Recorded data
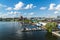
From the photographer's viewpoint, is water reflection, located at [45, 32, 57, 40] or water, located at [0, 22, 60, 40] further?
water reflection, located at [45, 32, 57, 40]

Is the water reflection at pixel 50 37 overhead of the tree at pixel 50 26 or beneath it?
beneath

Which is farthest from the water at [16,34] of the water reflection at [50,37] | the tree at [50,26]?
the tree at [50,26]

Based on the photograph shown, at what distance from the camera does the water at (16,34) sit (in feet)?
10.9

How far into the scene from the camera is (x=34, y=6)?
3.44 metres

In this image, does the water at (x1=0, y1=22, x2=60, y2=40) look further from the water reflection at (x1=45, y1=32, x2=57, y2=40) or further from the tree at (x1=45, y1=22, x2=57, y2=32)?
the tree at (x1=45, y1=22, x2=57, y2=32)

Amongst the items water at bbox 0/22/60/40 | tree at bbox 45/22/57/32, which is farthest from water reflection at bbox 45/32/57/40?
tree at bbox 45/22/57/32

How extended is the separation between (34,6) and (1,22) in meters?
0.95

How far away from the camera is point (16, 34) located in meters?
3.42

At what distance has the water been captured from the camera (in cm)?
333

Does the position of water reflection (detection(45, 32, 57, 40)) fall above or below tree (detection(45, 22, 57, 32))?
below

## Job
Write out all the records above line for line, leaving out the pictures.

## Answer to the problem
From the photographer's viewpoint, is water reflection, located at [45, 32, 57, 40] or water, located at [0, 22, 60, 40] further?
water reflection, located at [45, 32, 57, 40]

Is the water reflection at pixel 50 37 overhead of the tree at pixel 50 26 or beneath it?
beneath

Which is farthest from the water at [16,34] of the water reflection at [50,37] | the tree at [50,26]?
the tree at [50,26]

Based on the photograph shown, at what distance from the camera does the water at (16,34) sit (in feet)?
10.9

How far into the scene from the camera is (x=34, y=6)?
3.44 metres

In this image, does the water at (x1=0, y1=22, x2=60, y2=40) look further from the water reflection at (x1=45, y1=32, x2=57, y2=40) or further from the tree at (x1=45, y1=22, x2=57, y2=32)?
the tree at (x1=45, y1=22, x2=57, y2=32)

Amongst the items water at bbox 0/22/60/40 | tree at bbox 45/22/57/32, which is farthest from water reflection at bbox 45/32/57/40?
tree at bbox 45/22/57/32

How extended is the separation between (34,6) and (1,22) in meters?
0.95

How far away from the camera is point (16, 34) located in meters?
3.42

At what distance has the water been captured from the camera (in cm)?
333

Does the position of water reflection (detection(45, 32, 57, 40)) fall above or below tree (detection(45, 22, 57, 32))?
below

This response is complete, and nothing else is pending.